Image annotation records
⟨
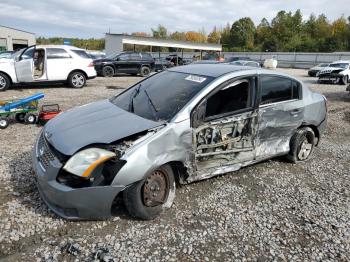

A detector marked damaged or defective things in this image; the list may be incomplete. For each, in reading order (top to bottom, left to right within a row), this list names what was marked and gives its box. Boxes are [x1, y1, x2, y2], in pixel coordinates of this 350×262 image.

broken headlight [63, 148, 116, 179]
crushed hood [43, 99, 163, 156]
rusty wheel rim [143, 170, 169, 207]
exposed metal body damage [30, 64, 328, 220]
damaged silver car [32, 64, 328, 220]
damaged rear door panel [190, 74, 258, 179]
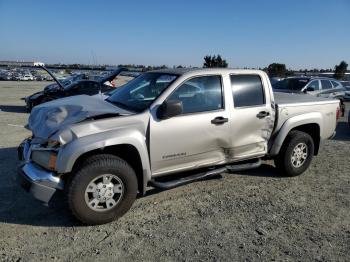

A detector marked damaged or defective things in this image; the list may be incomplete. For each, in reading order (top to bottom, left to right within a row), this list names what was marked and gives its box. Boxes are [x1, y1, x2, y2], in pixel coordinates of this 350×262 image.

crumpled front hood [28, 94, 131, 139]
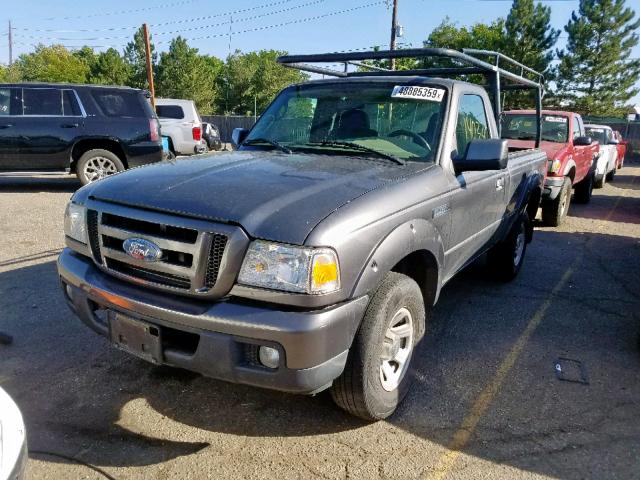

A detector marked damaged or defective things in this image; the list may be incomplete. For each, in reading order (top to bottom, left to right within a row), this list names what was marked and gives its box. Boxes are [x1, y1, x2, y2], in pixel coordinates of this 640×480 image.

cracked pavement [0, 157, 636, 476]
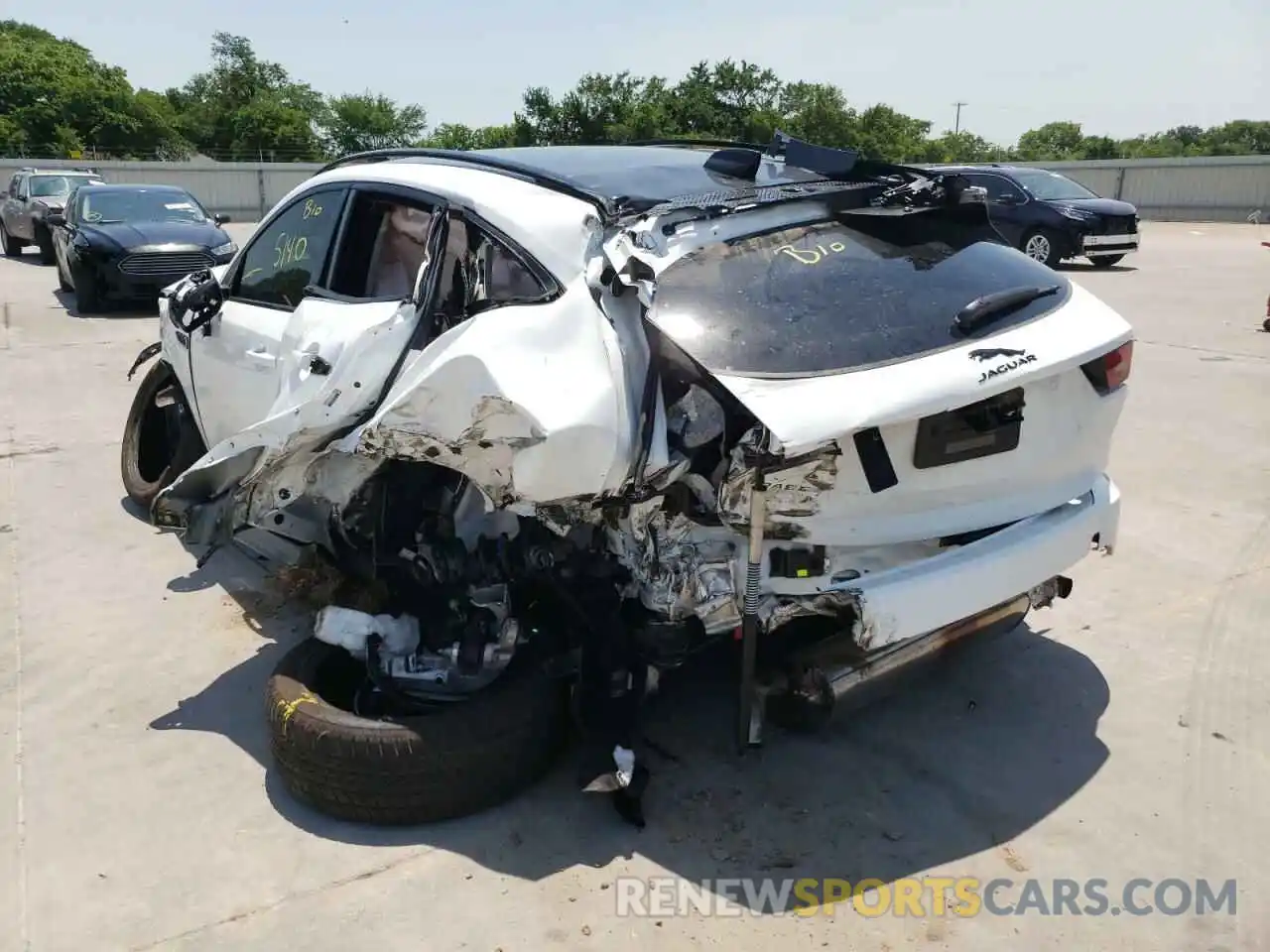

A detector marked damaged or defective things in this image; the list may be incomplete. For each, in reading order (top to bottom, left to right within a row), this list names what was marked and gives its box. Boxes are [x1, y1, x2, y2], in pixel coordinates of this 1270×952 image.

detached wheel [0, 219, 21, 255]
detached wheel [35, 225, 55, 266]
detached wheel [71, 262, 103, 314]
detached wheel [1021, 232, 1062, 270]
detached wheel [121, 360, 207, 510]
wrecked white suv [121, 137, 1132, 832]
cracked pavement [0, 225, 1264, 952]
detached wheel [268, 637, 572, 822]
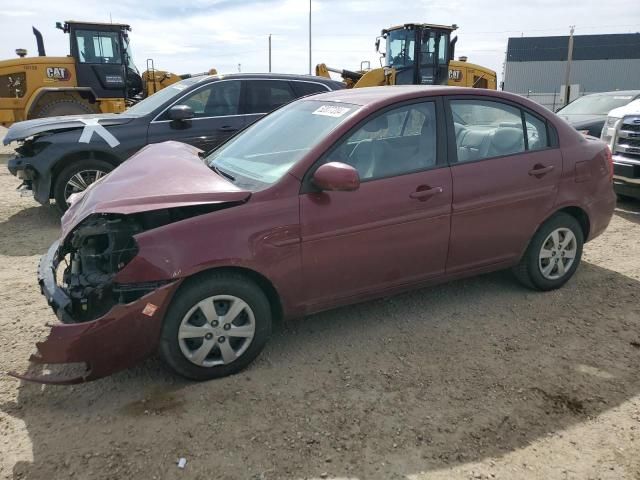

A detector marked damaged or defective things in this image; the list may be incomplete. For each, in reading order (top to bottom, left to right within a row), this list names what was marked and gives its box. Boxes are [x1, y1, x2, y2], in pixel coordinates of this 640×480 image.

front fender damage [9, 284, 180, 384]
crushed front bumper [10, 242, 181, 384]
damaged front end [11, 214, 184, 386]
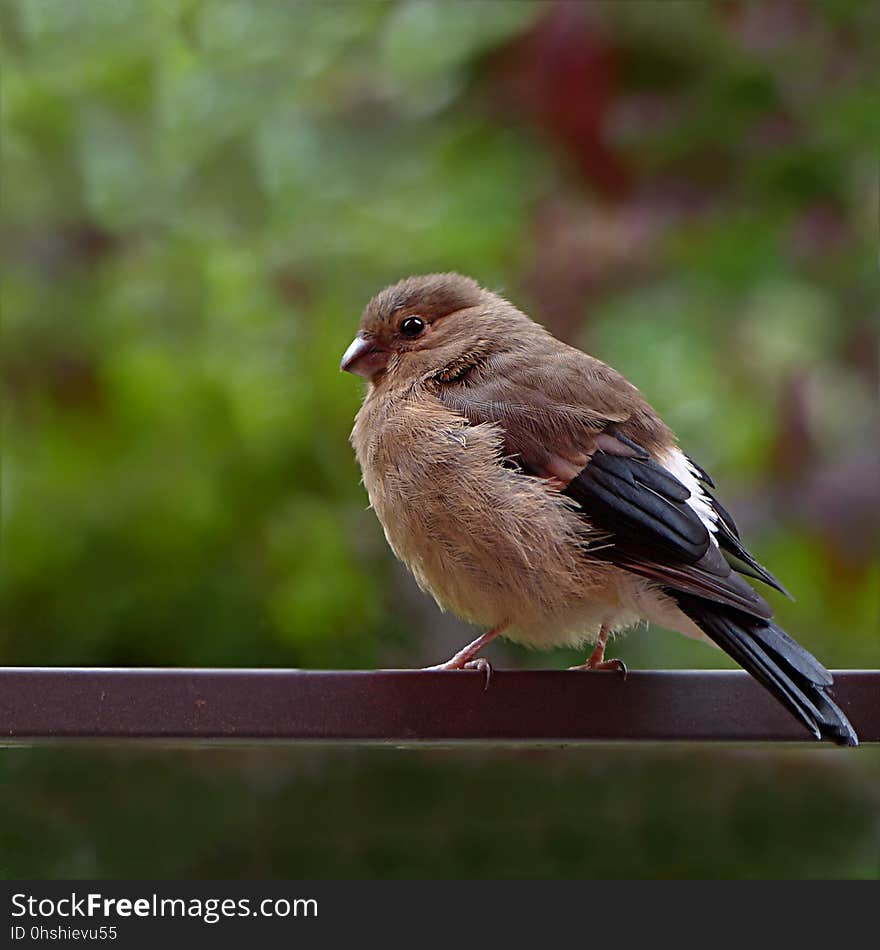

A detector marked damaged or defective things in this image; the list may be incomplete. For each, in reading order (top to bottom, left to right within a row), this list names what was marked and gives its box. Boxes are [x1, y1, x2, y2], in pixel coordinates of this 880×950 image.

rusty brown rail [1, 664, 872, 748]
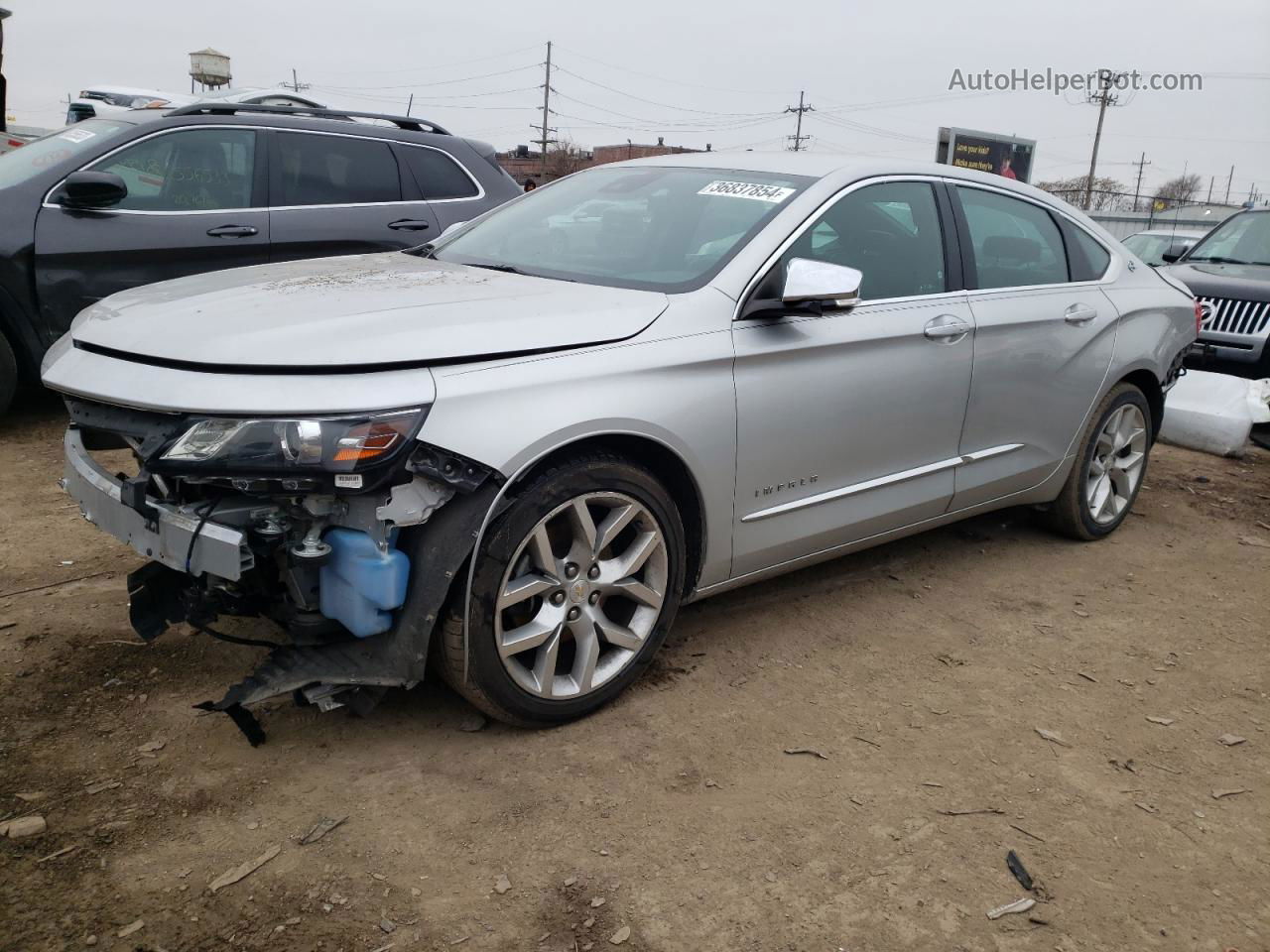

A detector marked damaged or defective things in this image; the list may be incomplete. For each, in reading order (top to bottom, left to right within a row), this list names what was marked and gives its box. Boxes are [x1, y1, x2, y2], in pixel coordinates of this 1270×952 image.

broken front bumper [62, 426, 252, 581]
damaged front end [63, 398, 500, 751]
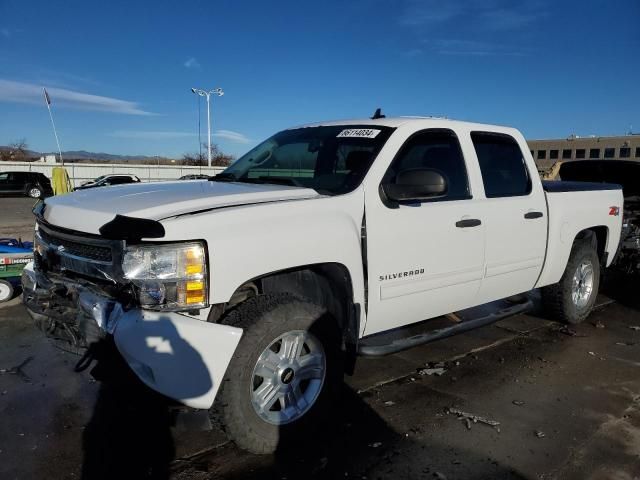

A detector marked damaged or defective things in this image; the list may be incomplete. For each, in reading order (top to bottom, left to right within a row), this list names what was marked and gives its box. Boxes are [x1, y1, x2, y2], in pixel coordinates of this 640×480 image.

damaged front bumper [21, 262, 242, 408]
cracked headlight [122, 240, 208, 312]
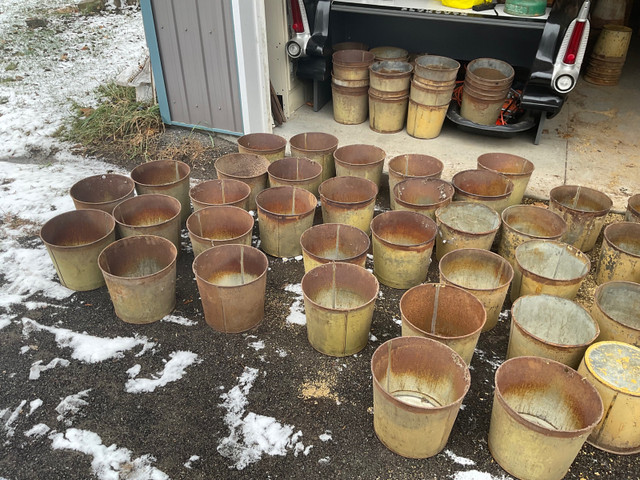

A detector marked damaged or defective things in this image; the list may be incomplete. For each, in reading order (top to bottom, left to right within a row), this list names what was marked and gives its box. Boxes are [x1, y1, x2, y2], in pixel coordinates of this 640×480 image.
⟩
Instructions for the task — Copy out every line of the records above word for word, leaving out the pictures.

Solution to the problem —
A detector marked damaged or defective things in this image; the list may be incomplete. For each, in reading order (top to bottom, left to right within a row), this list names what was marked and gives its box. Boxes are [x1, y1, x2, y2], in pixel coordinates of this 350×262 image.

broken headlight [63, 148, 116, 179]
crushed hood [43, 99, 163, 156]
rusty wheel rim [143, 170, 169, 207]
exposed metal body damage [30, 64, 328, 220]
damaged silver car [32, 64, 328, 220]
damaged rear door panel [190, 74, 258, 179]

A detector marked damaged or defective things in this image; the list may be incomplete. For each, in reading order (top to bottom, left to right within a row), this list names what was marked and gives its box. Boxes are [x1, y1, x2, y2], in pixel coordinates of this 350×262 image.

crumpled front hood [28, 94, 131, 139]

A detector marked damaged or defective things in this image; the list may be incomplete. For each, in reading order (top to bottom, left to right within a row), this list names what was marked and gives its box. Boxes are [x1, y1, x2, y2], in pixel coordinates of this 640×480 image.

cracked pavement [0, 157, 636, 476]

A detector marked damaged or defective things in this image; the list may be incomplete. For each, in reading order (top to bottom, left to right within a row), this list names what was marked and gives its box. Boxes are [x1, y1, x2, y2], in pixel coordinates of this 1270×952 image.

detached wheel [0, 219, 21, 255]
detached wheel [35, 225, 55, 266]
detached wheel [71, 262, 103, 314]
detached wheel [1021, 232, 1062, 270]
detached wheel [121, 360, 207, 510]
wrecked white suv [121, 137, 1132, 832]
cracked pavement [0, 225, 1264, 952]
detached wheel [268, 637, 572, 822]

A detector marked damaged or defective things in this image; the list may be incomplete. For each, in reading order (top to bottom, left to right within a row), this list names what was marked and gives its box. Boxes are [x1, y1, x2, y2], in pixel coordinates of this 640×480 image.

front fender damage [9, 284, 180, 384]
crushed front bumper [10, 242, 181, 384]
damaged front end [11, 214, 184, 386]

A detector marked damaged or defective things in this image; the list may be incomplete. For each, in reading order (top to bottom, left to right within a row), this list names what was marked and gives its box. Boxes are [x1, y1, x2, y2], in pixel coordinates of this 880×950 image.

rusty brown rail [1, 664, 872, 748]

A detector marked damaged or defective things in this image; the list may be incomplete. For each, in reading order (top to bottom, left to right within a row), this list names what was marked and gives its box. Boxes are [x1, y1, x2, y2], in pixel coordinates of this 1270×952 image.

broken front bumper [62, 426, 252, 581]
damaged front end [63, 398, 500, 751]

A detector marked damaged or defective things in this image; the list may be incomplete. For each, in reading order (top to bottom, left to right within a row), this list names what was marked and gives its box. Boxes are [x1, y1, x2, y2], in pixel coordinates of this 640×480 image.

damaged front bumper [21, 262, 242, 408]
cracked headlight [122, 240, 208, 312]

A detector marked damaged or defective things in this image; the list may be incomplete. For each, in reading order (top to bottom, left to right within a row), this list names what was marked and gives its box. Boxes are [x1, y1, x2, y2], in pixel coordinates of this 640×480 image.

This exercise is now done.